University on the Niger
- Motto: Lux Fiat via Sapientia
- Motto in English: Show the Light through Wisdom and Knowledge
- Type: Private university
- Established: 2023
- Founder: Owen Chidozie Nwokolo
- Religious affiliation: Anglican
- Chancellor: Owen Chidozie Nwokolo
- Vice-Chancellor: Osita Chinedu Nebo
- Location: Umunya, Anambra, Nigeria
- Campus: Suburban;
- Website: uniniger.edu.ng

= University on the Niger =

University on the Niger is a private university owned by the Anglican Diocese on the Niger, Anglican Communion in Onitsha, Anambra State, Nigeria. It got its approval for operation by the National Universities Commission (NUC) to start the 2023/2024 academic session with 20 degree programs in various faculties. It is popularly known as UniNiger and has its permanent site at Umunya in Oyi local government are of Anambra state.

== Accreditation ==
The National Universities Commission approved of the operation of University on the Niger in 2023, and listed on its website, as one of the private universities that are licensed to operate in Nigeria, under the headline: "Approved affiliation of some Nigerian universities with Colleges of Education, Seminaries/Theological and other educational institutions."

== Academic activities ==
University on the Niger has performed some academic activities.

=== Matriculation ===
In 2024, University on the Niger had its maiden matriculation ceremony at the CJ Patterson Auditorium, located at All Saints Cathedral, Onitsha, Anambra State. About three hundred students were admitted and participated in the matriculation ceremony. The Royal Father, the Obi of Onitsha, Igwe Alfred Achebe, who attended the ceremony, stated, “today marks a very historic day in the re-engineering of Onitsha and the repositioning of Onitsha which I started 22 years ago when I came unto the throne of Onitsha. And if you see and feel the transformation that is going on, not just in the physical, but also in our minds, in our desires to go to greater heights; working for ourselves, and so on." The maiden matriculation also attracted other statesmen and stakeholders in Anambra State.

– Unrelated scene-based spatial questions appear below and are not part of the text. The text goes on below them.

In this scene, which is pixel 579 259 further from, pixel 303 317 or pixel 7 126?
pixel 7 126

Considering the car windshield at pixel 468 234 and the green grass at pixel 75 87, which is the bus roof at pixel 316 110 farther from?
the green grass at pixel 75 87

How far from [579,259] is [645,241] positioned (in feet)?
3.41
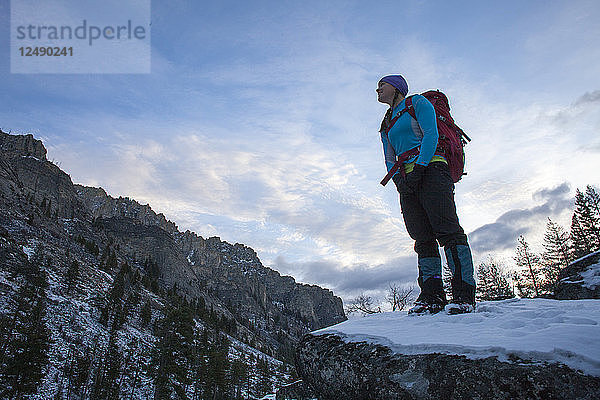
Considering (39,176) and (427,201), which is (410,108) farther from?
(39,176)

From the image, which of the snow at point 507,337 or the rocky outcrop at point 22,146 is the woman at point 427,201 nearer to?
A: the snow at point 507,337

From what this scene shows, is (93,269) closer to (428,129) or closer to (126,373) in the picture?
(126,373)

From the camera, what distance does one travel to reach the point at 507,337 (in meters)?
Result: 1.72

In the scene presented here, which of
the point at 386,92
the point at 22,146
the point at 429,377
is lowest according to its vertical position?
the point at 429,377

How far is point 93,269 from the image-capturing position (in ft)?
249

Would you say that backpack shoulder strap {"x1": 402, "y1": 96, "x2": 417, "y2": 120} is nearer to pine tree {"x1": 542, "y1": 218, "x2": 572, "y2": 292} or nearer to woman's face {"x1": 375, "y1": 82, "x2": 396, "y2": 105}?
woman's face {"x1": 375, "y1": 82, "x2": 396, "y2": 105}

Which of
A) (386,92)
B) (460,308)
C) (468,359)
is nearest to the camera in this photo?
(468,359)

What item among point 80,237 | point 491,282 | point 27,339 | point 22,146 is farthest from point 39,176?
point 491,282

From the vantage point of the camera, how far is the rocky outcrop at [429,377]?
50.8 inches

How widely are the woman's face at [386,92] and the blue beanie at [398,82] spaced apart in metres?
0.05

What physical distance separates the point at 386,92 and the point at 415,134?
2.65 ft

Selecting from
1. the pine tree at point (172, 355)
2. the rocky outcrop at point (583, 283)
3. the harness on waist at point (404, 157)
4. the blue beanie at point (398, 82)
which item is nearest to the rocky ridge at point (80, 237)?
the pine tree at point (172, 355)

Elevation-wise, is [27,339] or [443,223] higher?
[27,339]

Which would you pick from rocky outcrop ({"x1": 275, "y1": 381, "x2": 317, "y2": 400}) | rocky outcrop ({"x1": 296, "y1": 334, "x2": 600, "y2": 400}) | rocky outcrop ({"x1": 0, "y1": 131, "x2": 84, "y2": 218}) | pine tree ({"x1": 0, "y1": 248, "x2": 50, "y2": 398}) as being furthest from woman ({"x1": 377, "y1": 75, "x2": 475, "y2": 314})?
rocky outcrop ({"x1": 0, "y1": 131, "x2": 84, "y2": 218})
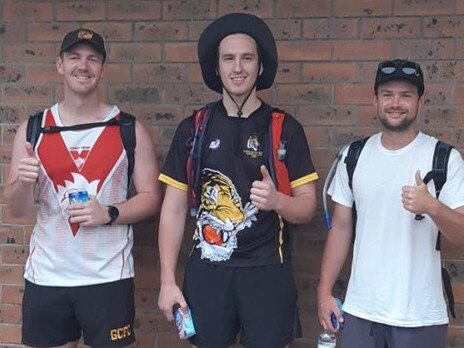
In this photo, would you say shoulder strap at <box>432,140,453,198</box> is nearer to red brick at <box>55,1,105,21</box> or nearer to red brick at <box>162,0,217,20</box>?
red brick at <box>162,0,217,20</box>

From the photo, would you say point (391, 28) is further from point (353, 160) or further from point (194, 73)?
point (194, 73)

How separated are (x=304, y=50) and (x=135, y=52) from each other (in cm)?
98

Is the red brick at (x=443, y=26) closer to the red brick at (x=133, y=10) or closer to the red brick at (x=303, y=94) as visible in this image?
the red brick at (x=303, y=94)

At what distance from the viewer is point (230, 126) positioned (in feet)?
11.4

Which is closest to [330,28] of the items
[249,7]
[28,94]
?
[249,7]

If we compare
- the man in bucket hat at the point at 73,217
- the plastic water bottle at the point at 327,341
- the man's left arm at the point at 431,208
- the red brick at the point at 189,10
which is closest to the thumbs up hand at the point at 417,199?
the man's left arm at the point at 431,208

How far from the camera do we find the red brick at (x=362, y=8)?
12.8 feet

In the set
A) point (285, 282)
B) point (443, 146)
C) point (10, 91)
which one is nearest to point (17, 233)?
point (10, 91)

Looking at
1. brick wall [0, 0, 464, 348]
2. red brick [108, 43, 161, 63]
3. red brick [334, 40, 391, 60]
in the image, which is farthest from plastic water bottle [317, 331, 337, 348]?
red brick [108, 43, 161, 63]

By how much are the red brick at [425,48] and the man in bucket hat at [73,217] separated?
1470mm

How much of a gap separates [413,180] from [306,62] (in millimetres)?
1128

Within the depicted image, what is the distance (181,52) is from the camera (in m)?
4.14

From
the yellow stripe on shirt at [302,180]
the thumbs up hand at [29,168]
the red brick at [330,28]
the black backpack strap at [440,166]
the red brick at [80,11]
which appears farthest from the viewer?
the red brick at [80,11]

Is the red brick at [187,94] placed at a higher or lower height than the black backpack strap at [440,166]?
higher
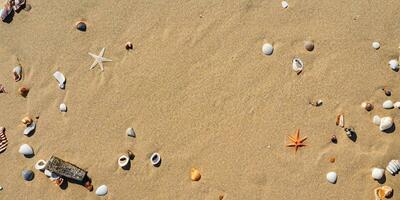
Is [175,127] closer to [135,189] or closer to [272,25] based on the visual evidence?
[135,189]

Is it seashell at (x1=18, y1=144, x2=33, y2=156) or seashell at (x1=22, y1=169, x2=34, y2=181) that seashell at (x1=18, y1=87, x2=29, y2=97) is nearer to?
seashell at (x1=18, y1=144, x2=33, y2=156)

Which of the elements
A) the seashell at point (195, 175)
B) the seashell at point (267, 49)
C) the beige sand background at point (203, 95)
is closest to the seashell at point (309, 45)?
the beige sand background at point (203, 95)

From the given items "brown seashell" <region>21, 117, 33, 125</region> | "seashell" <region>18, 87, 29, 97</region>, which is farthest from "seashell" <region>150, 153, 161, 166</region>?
"seashell" <region>18, 87, 29, 97</region>

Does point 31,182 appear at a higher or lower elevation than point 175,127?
lower

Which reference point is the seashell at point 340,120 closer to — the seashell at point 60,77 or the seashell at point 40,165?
the seashell at point 60,77

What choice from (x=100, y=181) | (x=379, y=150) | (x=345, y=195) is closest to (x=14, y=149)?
(x=100, y=181)

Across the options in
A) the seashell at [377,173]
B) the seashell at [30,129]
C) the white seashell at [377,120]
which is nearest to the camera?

The second matriculation of the UniNiger had a total of 762 students. At the ceremony, the Vice Chancellor, Very Rev. Prof Osita Chinedu Nebo stated that "the university has made some languages like Chinese, French, Igbo compulsory for every student following China’s dominance in trade and industrialization in Africa." It was also announced at the matriculation ceremony that UniNiger has been approved to run some professional courses. This was issued by the institution that is responsible for professionals and regulatory Councils and Boards in the Nigeria.

=== Orientation courses ===
In 2024, the university organized a two-day orientation course for its new students. The program took place at the Archbishop C. J. Patterson Auditorium, Onitsha. During the orientation program, the Vice Chancellor. Prof. Chinedu Nebo in his opening speech "encouraged the students not to relent in their various disciplines in the school."

== Donations to the university ==
Again, some highly place Nigerians have donated money for the completion of some projects at the permanent site in Umunya. According to Daily Champion, "Senators, five state governors in conjunction with other stakeholders across South-East determined to pool N1billion towards the completion of some on-going projects at the permanent site of the university." It was also stated that, "The Primate, accompanied by the Bishops had earlier on arrival, commissioned some building blocks completed in the university by churches, groups and internal road network constructed in the university by Senator Tony Nwoye."

== Administration ==
The Proprietor: Bishop, Owen Chidozie Nwokolo.

First Vice Chancellor: Chinedu Nebo.

Ag. Registrar: Chinedu Nnatuanya

Registrar: Odisa Okeke.

In an administrative stand, the university suspended a security personnel after a video of an incidence went viral of what was termed, "disturbing altercation involving one of our security personnel and a female student of the institution." However, the disciplinary committee went ahead to investigate the case.

== Courses run by the University ==
University on the Niger started with four faculties. These are Faculty of Medicine & Dentistry, Faculty of Allied Health Sciences, Faculty of Sciences & Computing, and Faculty of Management & Social Sciences. During the 2025/2026 academic session, UniNiger was accredited to offer more courses: Faculty of Education, Faculty of Arts and Humanity and Faculty of Engineering Technology.

In another development, the Registrar of the institution, Lady Odisa Okeke in a press statement explained that "the university got the approval of the National Universities Commission (NUC) to run 20 degree programs in various faculties with effect from the 2023/2024 academic session. Other approved faculties are: Medicine and Dentistry, Allied Health Sciences, Pharmaceutical Sciences, Law, Arts/Management/Social Sciences and Faculty of Science and Computing. The degrees to be awarded are: Medicine and Surgery, Dentistry, Dental Therapy, Medical Laboratory Sciences, Nursing, Physiotherapy, Radiography, Public Health and Health Information Sciences. There are also: Pharmacy, Law, Accounting, Psychology, Economics and Development Studies and Christian Theology. Also included are: Forensic Science, Microbiology, Computer Science and Cyber Security.